我正在使用 htmlunit 开发一个网络爬虫,我已经添加了所有必需的超时,但是我注意到当我使用 Java VisualVM 进行线程转储时,当某个网站的服务器被爬网时应用程序挂起:
java.lang.Thread.State: RUNNABLE
at java.net.SocketInputStream.socketRead0(Native Method)
at java.net.SocketInputStream.read(SocketInputStream.java:129)
at java.net.SocksSocketImpl.readSocksReply(SocksSocketImpl.java:88)
at java.net.SocksSocketImpl.connect(SocksSocketImpl.java:429)
at java.net.Socket.connect(Socket.java:525)
at com.gargoylesoftware.htmlunit.SocksSocketFactory.connectSocket(SocksSocketFactory.java:89)
at org.apache.http.impl.conn.DefaultClientConnectionOperator.openConnection(DefaultClientConnectionOperator.java:148)
at org.apache.http.impl.conn.AbstractPoolEntry.open(AbstractPoolEntry.java:149)

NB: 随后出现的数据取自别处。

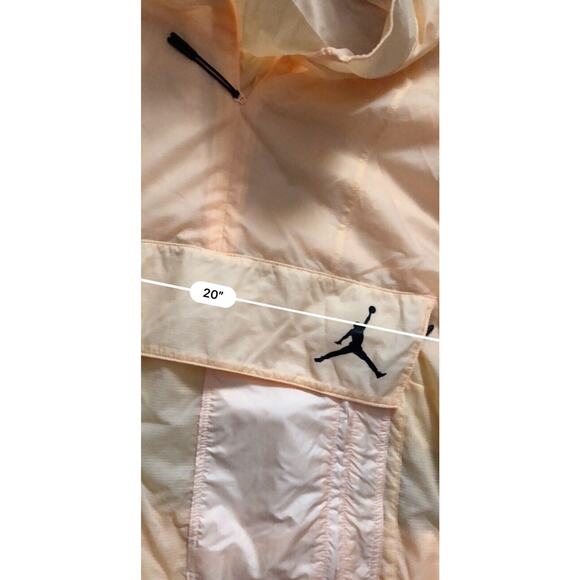 Jordan AJ23 Engineered Lightweight Training Men's Jacket Blue AJ1069-814 Sz M - Picture 15 of 16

at org.apache.http.impl.conn.AbstractPooledConnAdapter.open(AbstractPooledConnAdapter.java:121)
at org.apache.http.impl.client.DefaultRequestDirector.tryConnect(DefaultRequestDirector.java:573)
at org.apache.http.impl.client.DefaultRequestDirector.execute(DefaultRequestDirector.java:425)
at org.apache.http.impl.client.AbstractHttpClient.execute(AbstractHttpClient.java:820)
at org.apache.http.impl.client.AbstractHttpClient.execute(AbstractHttpClient.java:776)
at com.gargoylesoftware.htmlunit.HttpWebConnection.getResponse(HttpWebConnection.java:152)
at app.plugin.core.net.QHttpWebConnection.getResponse(QHttpWebConnection.java:30)
at com.gargoylesoftware.htmlunit.WebClient.loadWebResponseFromWebConnection(WebClient.java:1439)
at com.gargoylesoftware.htmlunit.WebClient.loadWebResponse(WebClient.java:1358)
at com.gargoylesoftware.htmlunit.WebClient.getPage(WebClient.java:307)
at com.gargoylesoftware.htmlunit.WebClient.getPage(WebClient.java:373)
at com.gargoylesoftware.htmlunit.WebClient.getPage(WebClient.java:358)
这真的很令人沮丧,因为我无法控制这些服务器。这个问题严重影响了我的应用程序的性能。
问题:
- 我该如何解决这个问题?
- 有没有办法获取Java应用程序打开的套接字连接列表并使用它来终止套接字,例如模拟服务器关闭连接?